If there was one word that executives commonly used to characterize the government’s fiscal 2011, it would be uncertainty. But they’re not complaining.

“I wouldn’t necessarily use a term like frenetic,” said Mike Wilson, president of ITT Information Systems, when asked to label fiscal 2011. “I would say cautious because we’re in a period of uncertainty.”

“It was not a terrible year, but there was definitely some budget pressure and some competitive pressure,” Wilson said.

“The doom and gloom is always overamplified because the mission requirements aren’t changing that much. I think the intensity of the spotlight on a premium on performance is not going to change,” he said.

“Through the first half of 2011, our business continued to grow,” said Randall Wotring, president of URS Corp.'s federal services. “That’s not new news.

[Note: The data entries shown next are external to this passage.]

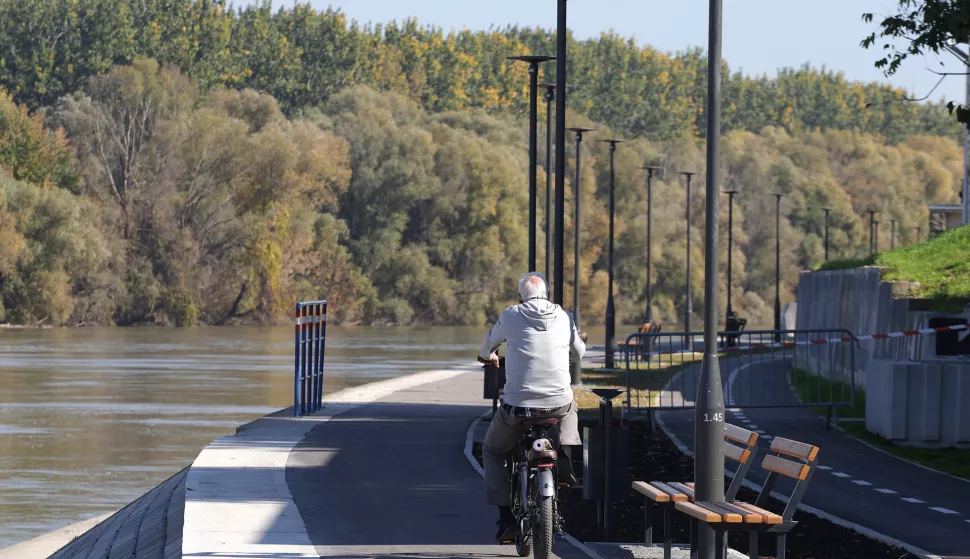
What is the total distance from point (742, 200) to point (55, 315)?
64.2m

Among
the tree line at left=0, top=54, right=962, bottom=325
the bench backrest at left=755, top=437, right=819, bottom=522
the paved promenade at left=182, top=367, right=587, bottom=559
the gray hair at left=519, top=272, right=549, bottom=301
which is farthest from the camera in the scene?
the tree line at left=0, top=54, right=962, bottom=325

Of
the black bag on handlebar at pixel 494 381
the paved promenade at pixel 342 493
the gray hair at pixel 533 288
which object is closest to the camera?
the gray hair at pixel 533 288

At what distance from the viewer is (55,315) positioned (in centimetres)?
9331

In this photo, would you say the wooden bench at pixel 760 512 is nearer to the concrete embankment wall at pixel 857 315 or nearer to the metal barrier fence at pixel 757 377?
the metal barrier fence at pixel 757 377

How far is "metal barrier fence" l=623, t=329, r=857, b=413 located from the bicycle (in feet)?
41.0

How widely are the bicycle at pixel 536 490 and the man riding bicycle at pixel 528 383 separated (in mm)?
93

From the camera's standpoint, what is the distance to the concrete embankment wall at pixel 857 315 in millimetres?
30047

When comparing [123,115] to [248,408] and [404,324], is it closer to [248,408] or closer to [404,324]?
[404,324]

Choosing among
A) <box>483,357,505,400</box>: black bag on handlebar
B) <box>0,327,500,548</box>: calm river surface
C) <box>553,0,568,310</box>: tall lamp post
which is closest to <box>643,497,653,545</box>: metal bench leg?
<box>483,357,505,400</box>: black bag on handlebar

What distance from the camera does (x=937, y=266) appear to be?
32.3 metres

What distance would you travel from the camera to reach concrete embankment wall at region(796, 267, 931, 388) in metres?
30.0

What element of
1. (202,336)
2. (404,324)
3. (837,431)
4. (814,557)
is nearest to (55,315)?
(202,336)

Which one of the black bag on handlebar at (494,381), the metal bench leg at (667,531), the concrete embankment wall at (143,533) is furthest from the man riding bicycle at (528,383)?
the black bag on handlebar at (494,381)

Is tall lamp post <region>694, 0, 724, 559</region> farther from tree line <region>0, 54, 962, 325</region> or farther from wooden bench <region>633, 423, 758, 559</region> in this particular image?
tree line <region>0, 54, 962, 325</region>
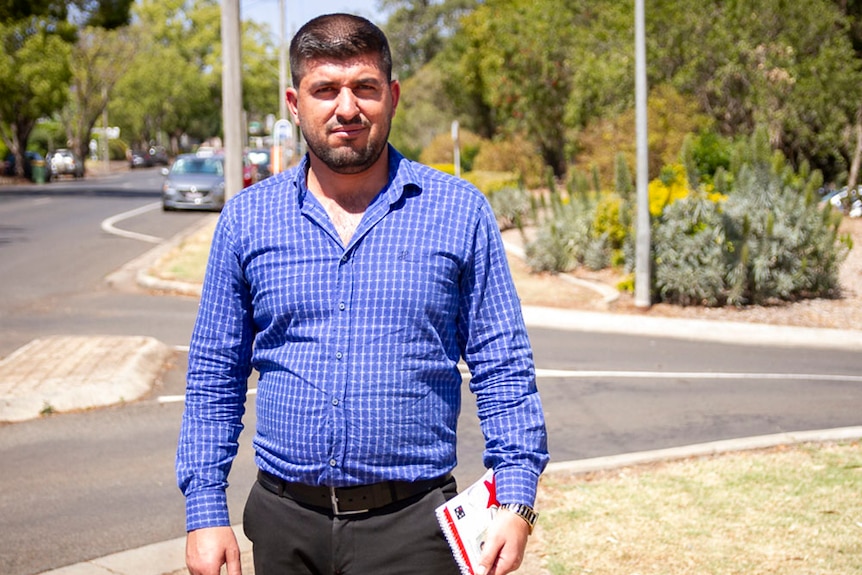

I believe that all the federal service providers are claiming the same thing.”

Despite what he called the budget uncertainties, the delays caused by the continuing resolutions (CRs) and the debt-ceiling flap, URS Corp. had a good year overall, Wotring said.

“It’s the uncertainty of what’s going on and not having a clear line of sight into how the budget issues get resolved,” said Kevin Parker, president and CEO of Deltek Inc., a provider of enterprise software and information solutions to government contractors.

“We’re seeing a variety of reactions,” he said. “We know of some customers that have had very successful years. And if they’re in the right agency with the right contract vehicle, they feel pretty good about their prospects for the future. On other occasions, people have lost contracts or contracts have been delayed and they’re feeling a great deal of pressure.”

“I think people would really appreciate some certainty and some direction so they’d know how to plan,” he said.

That also applies to government agencies where the emphasis on insourcing waned in fiscal 2011. “Particularly with the budget uncertainty, they’re not as aggressively bringing people upstream into the agencies as they were historically,” he said.

CEO Joe Moye of Capgemini Government Services, a relative newcomer to the federal market, said his company grew but faced challenges .

“We’ll do shy of $70 million in [government] revenue this year. We started from a base of $20 million two years ago so we’ve grown pretty substantially,” said Moye.

Nevertheless, he called fiscal 2011 a difficult year. “It was difficult in the sense that we’re not achieving the growth we had hoped, but we’ve still grown 25 percent,” he said.

Moye said the congressional battles over the continuing resolutions had more of a negative effect on the company’s bottom line than the budget constraints did because “when you’re in growth mode versus sustain mode, we didn’t have all the contracts that were just going to continue to feed us. So it hurt our growth a little bit.”